**SUPPLIED MATERIAL**
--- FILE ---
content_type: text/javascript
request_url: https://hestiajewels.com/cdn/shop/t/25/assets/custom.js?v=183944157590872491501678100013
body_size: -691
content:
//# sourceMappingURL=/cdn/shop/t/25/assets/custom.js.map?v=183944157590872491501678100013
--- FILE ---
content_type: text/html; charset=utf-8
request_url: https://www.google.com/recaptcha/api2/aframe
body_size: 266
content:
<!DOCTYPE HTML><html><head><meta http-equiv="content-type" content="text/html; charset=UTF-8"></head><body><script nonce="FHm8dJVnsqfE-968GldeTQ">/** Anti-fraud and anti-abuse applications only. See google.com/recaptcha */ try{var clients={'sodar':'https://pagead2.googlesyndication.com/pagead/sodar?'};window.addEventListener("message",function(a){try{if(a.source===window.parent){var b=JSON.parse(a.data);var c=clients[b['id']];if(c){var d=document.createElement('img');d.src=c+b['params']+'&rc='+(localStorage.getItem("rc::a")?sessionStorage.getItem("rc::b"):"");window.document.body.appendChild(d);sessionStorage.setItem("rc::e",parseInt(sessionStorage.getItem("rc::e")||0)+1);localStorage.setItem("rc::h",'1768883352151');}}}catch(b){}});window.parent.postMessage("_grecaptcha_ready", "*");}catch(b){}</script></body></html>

**REQUIRED ACTION**
The records must each be output verbatim, with nothing left out.

**RESPONSE TO THE TASK**
--- FILE ---
content_type: text/javascript
request_url: https://hestiajewels.com/cdn/shop/t/25/assets/custom.js?v=183944157590872491501678100013
body_size: -691
content:
//# sourceMappingURL=/cdn/shop/t/25/assets/custom.js.map?v=183944157590872491501678100013
--- FILE ---
content_type: text/html; charset=utf-8
request_url: https://www.google.com/recaptcha/api2/aframe
body_size: 266
content:
<!DOCTYPE HTML><html><head><meta http-equiv="content-type" content="text/html; charset=UTF-8"></head><body><script nonce="FHm8dJVnsqfE-968GldeTQ">/** Anti-fraud and anti-abuse applications only. See google.com/recaptcha */ try{var clients={'sodar':'https://pagead2.googlesyndication.com/pagead/sodar?'};window.addEventListener("message",function(a){try{if(a.source===window.parent){var b=JSON.parse(a.data);var c=clients[b['id']];if(c){var d=document.createElement('img');d.src=c+b['params']+'&rc='+(localStorage.getItem("rc::a")?sessionStorage.getItem("rc::b"):"");window.document.body.appendChild(d);sessionStorage.setItem("rc::e",parseInt(sessionStorage.getItem("rc::e")||0)+1);localStorage.setItem("rc::h",'1768883352151');}}}catch(b){}});window.parent.postMessage("_grecaptcha_ready", "*");}catch(b){}</script></body></html>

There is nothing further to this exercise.